WHAT TO DO:
Gather every line in the items below that contains the word "have" and copy each one in full.

EXTRACTED DATA:
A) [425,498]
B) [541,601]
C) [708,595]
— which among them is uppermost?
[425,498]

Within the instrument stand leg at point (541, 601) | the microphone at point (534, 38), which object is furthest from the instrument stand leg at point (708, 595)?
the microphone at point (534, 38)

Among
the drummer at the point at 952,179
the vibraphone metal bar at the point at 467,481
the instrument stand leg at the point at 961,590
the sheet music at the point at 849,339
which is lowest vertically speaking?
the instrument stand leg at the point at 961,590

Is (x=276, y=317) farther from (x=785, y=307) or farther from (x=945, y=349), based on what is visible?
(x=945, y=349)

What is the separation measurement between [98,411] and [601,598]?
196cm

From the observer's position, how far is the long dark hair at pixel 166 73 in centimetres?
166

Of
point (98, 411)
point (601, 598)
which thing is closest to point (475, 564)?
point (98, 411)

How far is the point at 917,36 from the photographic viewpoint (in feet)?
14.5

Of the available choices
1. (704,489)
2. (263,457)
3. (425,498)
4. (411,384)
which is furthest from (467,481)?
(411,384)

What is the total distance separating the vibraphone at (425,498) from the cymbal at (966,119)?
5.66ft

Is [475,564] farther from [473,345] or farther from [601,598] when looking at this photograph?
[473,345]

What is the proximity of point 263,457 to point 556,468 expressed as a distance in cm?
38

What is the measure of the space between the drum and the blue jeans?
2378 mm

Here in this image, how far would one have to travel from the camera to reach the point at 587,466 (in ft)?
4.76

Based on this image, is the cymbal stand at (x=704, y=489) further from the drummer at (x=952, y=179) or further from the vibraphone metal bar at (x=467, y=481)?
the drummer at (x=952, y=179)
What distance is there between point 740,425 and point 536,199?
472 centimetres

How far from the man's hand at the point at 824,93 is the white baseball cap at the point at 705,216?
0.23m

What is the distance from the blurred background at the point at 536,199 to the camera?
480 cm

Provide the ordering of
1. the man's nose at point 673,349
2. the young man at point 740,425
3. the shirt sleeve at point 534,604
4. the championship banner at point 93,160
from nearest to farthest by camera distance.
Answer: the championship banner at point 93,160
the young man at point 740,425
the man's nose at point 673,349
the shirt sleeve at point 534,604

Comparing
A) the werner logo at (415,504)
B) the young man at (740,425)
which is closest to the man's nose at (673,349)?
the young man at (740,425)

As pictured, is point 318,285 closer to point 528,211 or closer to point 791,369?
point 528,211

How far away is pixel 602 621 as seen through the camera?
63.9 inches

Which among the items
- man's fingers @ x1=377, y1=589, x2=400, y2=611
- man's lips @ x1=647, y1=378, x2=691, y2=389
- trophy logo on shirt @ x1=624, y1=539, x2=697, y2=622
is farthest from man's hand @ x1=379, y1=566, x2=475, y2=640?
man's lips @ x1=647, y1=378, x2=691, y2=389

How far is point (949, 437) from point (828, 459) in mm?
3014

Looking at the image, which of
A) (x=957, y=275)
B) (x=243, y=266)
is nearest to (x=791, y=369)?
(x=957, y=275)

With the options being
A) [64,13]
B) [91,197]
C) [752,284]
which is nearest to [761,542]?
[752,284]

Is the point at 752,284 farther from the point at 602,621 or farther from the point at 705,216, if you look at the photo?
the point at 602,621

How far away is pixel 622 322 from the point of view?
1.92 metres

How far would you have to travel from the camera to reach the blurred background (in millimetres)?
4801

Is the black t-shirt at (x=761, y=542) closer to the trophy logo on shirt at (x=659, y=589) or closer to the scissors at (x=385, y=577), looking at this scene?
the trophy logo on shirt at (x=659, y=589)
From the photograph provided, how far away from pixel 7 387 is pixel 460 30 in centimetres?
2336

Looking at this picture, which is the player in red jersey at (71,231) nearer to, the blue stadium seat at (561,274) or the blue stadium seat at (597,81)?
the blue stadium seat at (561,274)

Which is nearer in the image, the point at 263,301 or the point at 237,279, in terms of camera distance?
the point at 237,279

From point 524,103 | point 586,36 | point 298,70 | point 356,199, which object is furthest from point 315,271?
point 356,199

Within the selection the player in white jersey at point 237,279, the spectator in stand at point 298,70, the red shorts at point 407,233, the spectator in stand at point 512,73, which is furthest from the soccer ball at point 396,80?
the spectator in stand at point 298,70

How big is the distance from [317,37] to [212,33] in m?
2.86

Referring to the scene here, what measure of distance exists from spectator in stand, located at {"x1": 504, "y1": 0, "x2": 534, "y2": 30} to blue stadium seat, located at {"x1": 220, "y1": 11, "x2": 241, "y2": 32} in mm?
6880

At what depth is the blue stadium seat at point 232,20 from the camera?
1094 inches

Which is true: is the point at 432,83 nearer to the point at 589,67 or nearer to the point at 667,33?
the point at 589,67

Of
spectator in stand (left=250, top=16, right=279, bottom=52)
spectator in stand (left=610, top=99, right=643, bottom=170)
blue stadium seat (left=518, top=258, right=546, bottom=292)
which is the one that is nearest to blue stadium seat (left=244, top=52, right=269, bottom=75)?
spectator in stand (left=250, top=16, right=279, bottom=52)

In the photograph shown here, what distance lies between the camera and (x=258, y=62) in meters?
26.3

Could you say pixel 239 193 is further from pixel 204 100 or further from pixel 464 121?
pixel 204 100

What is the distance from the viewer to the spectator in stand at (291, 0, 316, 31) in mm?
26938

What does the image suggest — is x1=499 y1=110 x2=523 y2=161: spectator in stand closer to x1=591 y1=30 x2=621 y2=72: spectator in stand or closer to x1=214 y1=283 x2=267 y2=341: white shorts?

WRITTEN ANSWER:
Here in this image, how far would one have to travel from the camera to reach the point at 587,466 (in ft)?
How far would you have to travel from the camera to reach the blurred background (in millimetres)?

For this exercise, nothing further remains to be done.